AppExchange is Saleforce's on-demand application sharing service, featuring 85 prebuilt apps created by Salesforce customers and partners. Companies can use the service to add new applications to their existing Salesforce deployments. It was announced this summer at Dreamforce '05; Sandbox will be available as part of the Winter '06 release, scheduled for later in the company's fourth quarter, which ends January 31, 2006.
"With the AppExchange community and customer innovation driving incredible growth in new on-demand applications, companies are, in turn, requiring a more complete environment to drive on-demand success across their entire organizations," said Marc Benioff, CEO and chairman of Salesforce, in a written statement. "With a single click, Salesforce Sandbox will give customers the ability to deploy any number of new on-demand applications with confidence, whether they came from AppExchange or were developed internally."
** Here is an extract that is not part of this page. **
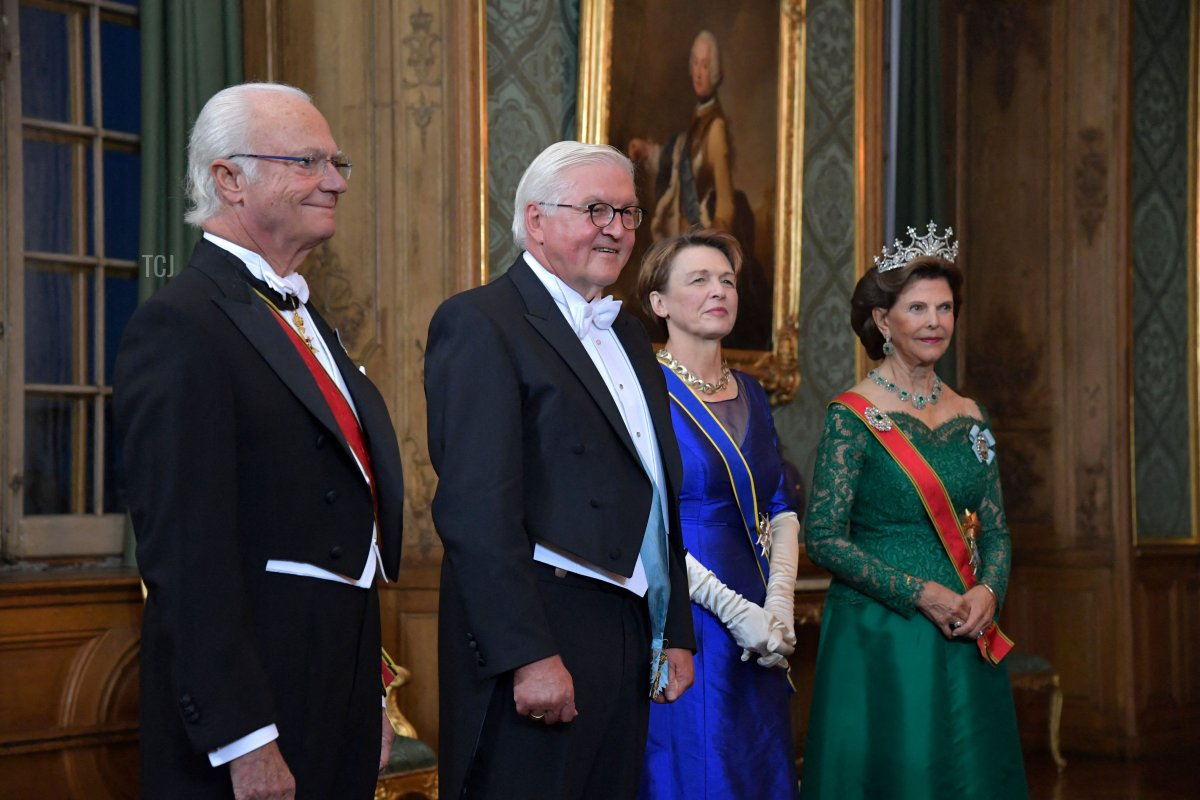Sweden's King Carl Gustaf, German President Frank-Walter Steinmeier and his wife Elke Buedenbender and Queen Silvia arrive for a State Banquet at the Royal Palace in Stockholm, on September 7, 2021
The new service allows an administrator to create a complete copy of his company's production database. All data and customizations will be recreated in the separate sandbox environment. Companies can choose to have all their corporate data and configurations modeled in the sandbox environment or deploy a configuration-only version that will not include any production data. They can delete or refresh sandboxes as needed, and IT managers have control over refresh initiation and automation. Refreshing will keep the sandbox in sync with any changes or updates made to the production environment, according to Salesforce.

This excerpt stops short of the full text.